■ **What you are asked to do**
In the article on Alphabet stock below, what share of the conglomerate's top line comes from advertising revenue?

■ **Selected text**
Like its AI peers, Alphabet (NASDAQ:GOOGL)(NASDAQ:GOOG) stock has seen a handsome gain this year, rising over 30%. Nonetheless, the shares have been stagnant since May as the AI narrative takes a breather. Should investors consider buying the stock today?
UBS downgrade
Alphabet stock’s flat performance of late can be attributed to the recent downgrades it has received from UBS and Bernstein. The two investment banks downgraded their ratings for the Google owner stock from ‘buy’ to ‘hold’ a couple of weeks ago.
Analysts from the two brokers cited risks associated with cannibalisation. They fear that the rollout of Google’s chatbot, Bard, and integrating it with Google’s main revenue driver through Search could end up jeopardising the company’s top line.
This is because AI-generated responses will most likely push advertisements down the page. And given that advertising revenue accounts for more than 80% of the conglomerate’s top line, fewer advertisements mean less revenue. This wouldn’t bode well for Alphabet stock.
After all, investors would have seen the effects of cannibalisation via Shorts on YouTube since its introduction. YouTube’s short-form content has been taking views away from its longer videos, which generate higher revenues. As such, YouTube’s revenue has dwindled in recent times.
Medical intervention
Even so, it would be foolish to sell Alphabet stock purely on the basis of cannibalisation alone. That’s because management has shown over the past couple of months that they’re capable of handling such issues alongside macroeconomic headwinds, all while expanding the tech giant’s offerings.
The slide in YouTube revenue seems to have reached a nadir, and Google Cloud is finally profitable. Therefore, investors should have every confidence that the board can overcome its potential cannibalisation issues surrounding Search over time as well.
And despite the recent negative sentiment towards Alphabet stock, investors should note that analysts’ ratings tend to only take short-term projections into account. UBS’ and Bernstein’s ratings haven’t fully considered the full potential of the generative AI market, which could grow to $118bn in the next decade.

■ **Supplied data**
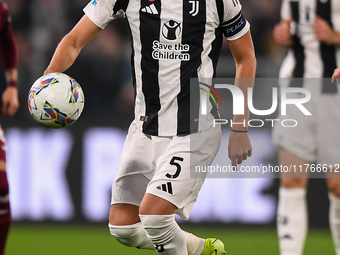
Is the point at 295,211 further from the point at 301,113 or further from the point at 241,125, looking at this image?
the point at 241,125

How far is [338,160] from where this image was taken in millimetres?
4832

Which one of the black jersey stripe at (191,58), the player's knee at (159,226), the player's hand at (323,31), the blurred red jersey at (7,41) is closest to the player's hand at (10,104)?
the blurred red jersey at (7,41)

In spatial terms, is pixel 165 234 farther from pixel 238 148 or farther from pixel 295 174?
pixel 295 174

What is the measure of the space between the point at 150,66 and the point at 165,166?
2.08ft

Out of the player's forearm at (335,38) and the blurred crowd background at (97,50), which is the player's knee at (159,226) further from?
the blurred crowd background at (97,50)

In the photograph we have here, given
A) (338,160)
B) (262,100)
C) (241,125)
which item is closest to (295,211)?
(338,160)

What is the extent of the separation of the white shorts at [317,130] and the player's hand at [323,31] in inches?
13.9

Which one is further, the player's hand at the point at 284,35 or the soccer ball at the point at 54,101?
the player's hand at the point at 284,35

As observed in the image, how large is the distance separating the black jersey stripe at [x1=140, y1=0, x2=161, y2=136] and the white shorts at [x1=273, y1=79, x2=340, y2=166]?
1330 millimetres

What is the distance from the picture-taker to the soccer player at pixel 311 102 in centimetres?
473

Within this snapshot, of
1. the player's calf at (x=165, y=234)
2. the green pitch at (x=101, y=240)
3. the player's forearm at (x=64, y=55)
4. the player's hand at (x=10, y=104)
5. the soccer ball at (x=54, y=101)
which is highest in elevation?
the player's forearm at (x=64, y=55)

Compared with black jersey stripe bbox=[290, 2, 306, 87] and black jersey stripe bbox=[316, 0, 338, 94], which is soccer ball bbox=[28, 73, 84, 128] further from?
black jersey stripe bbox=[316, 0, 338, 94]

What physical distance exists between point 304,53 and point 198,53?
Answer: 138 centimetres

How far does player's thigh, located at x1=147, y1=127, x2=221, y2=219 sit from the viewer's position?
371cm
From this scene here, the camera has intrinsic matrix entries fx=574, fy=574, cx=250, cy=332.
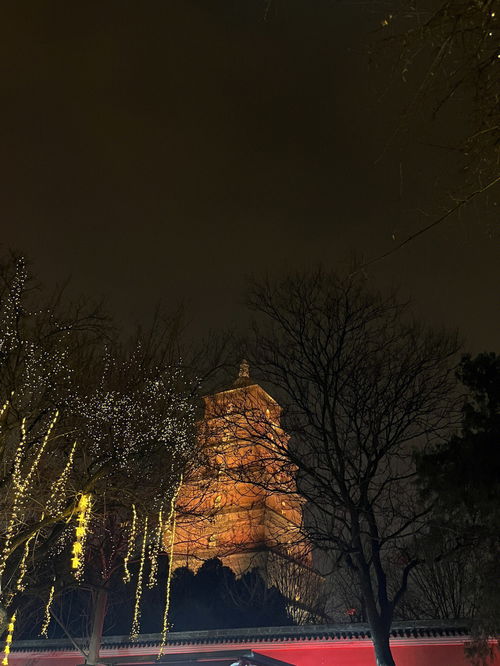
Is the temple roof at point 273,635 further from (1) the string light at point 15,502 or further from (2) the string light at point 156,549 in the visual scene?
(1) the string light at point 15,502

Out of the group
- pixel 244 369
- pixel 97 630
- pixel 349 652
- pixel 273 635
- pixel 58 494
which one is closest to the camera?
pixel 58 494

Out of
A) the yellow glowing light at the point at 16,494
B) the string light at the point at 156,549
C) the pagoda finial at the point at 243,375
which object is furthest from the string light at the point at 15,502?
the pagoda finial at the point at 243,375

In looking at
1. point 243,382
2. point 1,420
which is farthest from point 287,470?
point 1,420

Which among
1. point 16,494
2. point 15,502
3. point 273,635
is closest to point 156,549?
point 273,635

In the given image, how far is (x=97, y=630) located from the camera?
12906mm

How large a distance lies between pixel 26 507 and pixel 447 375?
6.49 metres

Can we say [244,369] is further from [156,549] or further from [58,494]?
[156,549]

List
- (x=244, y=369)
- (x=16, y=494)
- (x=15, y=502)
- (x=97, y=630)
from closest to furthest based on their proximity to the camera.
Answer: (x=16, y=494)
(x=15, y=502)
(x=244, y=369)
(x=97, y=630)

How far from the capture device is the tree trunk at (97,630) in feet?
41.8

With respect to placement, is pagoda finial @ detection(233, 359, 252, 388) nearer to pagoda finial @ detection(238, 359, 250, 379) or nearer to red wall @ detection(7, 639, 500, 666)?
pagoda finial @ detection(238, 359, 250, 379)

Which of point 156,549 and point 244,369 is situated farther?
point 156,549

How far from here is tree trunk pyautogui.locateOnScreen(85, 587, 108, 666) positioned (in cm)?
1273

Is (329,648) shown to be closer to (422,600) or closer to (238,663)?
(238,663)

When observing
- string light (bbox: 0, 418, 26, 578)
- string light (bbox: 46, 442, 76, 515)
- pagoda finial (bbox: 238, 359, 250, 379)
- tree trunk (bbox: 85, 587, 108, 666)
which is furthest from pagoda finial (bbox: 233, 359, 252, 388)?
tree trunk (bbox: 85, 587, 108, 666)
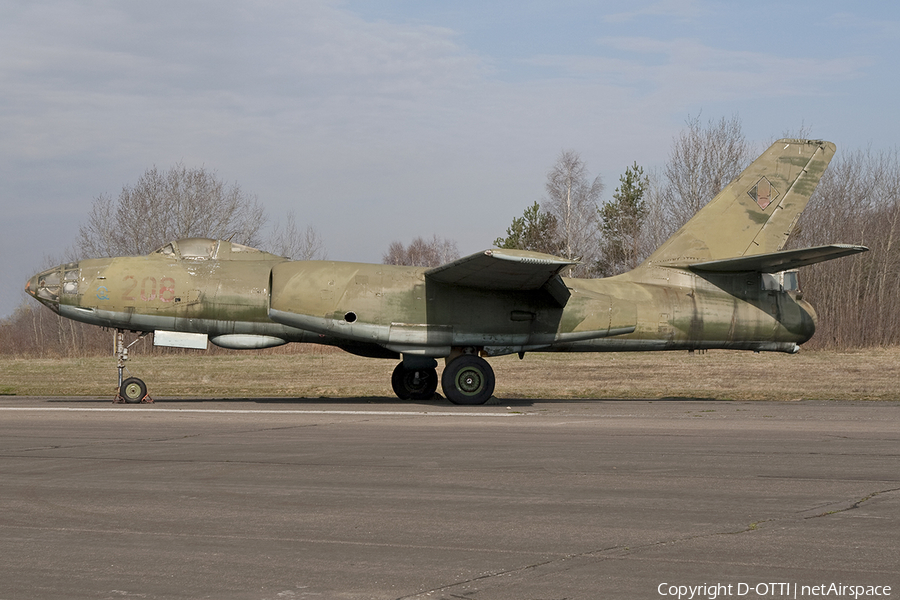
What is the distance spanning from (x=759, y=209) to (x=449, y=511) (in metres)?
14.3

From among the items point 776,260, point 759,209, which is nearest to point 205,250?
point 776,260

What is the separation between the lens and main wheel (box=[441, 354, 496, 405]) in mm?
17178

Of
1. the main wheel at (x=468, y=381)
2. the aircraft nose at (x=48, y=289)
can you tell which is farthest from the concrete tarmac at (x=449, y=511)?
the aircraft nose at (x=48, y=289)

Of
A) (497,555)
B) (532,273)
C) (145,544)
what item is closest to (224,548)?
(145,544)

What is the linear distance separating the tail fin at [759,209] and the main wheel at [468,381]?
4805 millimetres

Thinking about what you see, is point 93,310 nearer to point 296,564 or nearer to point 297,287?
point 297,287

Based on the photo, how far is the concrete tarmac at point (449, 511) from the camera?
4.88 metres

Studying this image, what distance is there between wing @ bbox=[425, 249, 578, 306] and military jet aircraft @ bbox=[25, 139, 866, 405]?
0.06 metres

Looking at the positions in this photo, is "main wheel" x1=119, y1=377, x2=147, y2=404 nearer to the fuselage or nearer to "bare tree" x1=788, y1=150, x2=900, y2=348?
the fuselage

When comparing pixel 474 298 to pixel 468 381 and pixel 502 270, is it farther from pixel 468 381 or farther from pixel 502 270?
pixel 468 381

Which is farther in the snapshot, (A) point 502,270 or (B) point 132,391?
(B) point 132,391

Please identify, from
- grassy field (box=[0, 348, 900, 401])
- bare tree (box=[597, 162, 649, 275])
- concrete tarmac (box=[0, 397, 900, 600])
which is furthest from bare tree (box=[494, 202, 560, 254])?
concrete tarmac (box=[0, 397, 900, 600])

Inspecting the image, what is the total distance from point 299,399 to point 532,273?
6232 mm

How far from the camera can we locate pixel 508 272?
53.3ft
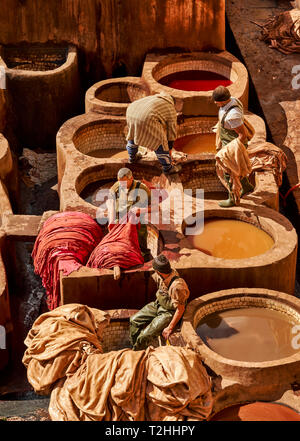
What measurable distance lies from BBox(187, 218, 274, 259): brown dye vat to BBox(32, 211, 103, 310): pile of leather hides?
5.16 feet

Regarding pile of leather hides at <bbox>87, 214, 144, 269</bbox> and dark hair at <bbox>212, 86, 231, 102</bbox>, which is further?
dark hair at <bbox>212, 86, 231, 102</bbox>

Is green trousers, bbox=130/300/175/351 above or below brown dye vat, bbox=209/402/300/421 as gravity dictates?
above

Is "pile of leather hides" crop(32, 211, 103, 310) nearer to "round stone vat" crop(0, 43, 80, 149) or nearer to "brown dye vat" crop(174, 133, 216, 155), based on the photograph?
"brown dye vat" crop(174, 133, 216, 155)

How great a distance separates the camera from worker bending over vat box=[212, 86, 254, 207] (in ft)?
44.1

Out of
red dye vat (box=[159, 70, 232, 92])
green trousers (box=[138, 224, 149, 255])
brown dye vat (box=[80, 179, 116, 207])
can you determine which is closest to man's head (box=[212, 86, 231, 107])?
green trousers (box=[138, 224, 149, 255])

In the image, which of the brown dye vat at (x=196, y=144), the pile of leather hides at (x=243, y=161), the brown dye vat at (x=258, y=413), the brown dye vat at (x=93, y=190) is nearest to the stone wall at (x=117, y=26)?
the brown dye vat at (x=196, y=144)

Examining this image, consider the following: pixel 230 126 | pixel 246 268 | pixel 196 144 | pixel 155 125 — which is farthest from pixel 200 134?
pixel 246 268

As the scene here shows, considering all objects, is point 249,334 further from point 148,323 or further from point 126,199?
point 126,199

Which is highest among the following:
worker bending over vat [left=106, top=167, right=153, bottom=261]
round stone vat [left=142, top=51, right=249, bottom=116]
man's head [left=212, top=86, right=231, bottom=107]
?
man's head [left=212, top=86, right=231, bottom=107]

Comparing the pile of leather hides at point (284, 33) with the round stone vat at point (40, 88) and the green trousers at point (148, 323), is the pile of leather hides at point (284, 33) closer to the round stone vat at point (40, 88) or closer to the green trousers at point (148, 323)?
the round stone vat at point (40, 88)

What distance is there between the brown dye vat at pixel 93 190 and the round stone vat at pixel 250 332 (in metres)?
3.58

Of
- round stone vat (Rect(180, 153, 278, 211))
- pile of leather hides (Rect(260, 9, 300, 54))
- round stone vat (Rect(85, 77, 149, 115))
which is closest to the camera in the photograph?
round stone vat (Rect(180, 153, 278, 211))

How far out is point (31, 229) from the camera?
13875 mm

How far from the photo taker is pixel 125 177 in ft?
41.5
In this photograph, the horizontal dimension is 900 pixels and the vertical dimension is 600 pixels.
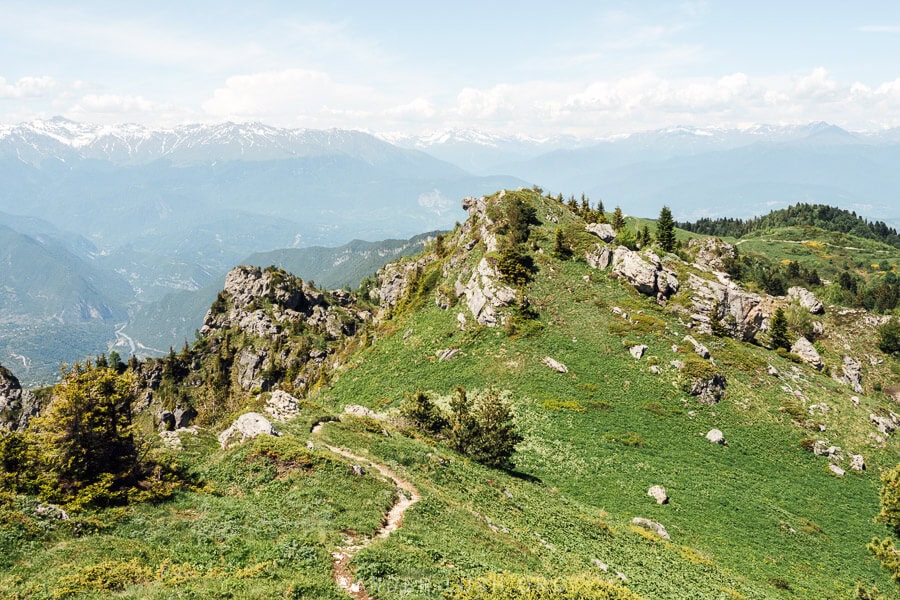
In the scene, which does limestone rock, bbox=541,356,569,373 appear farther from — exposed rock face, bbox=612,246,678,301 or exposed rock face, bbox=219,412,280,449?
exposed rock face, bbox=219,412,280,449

■ **Response below**
More than 80%.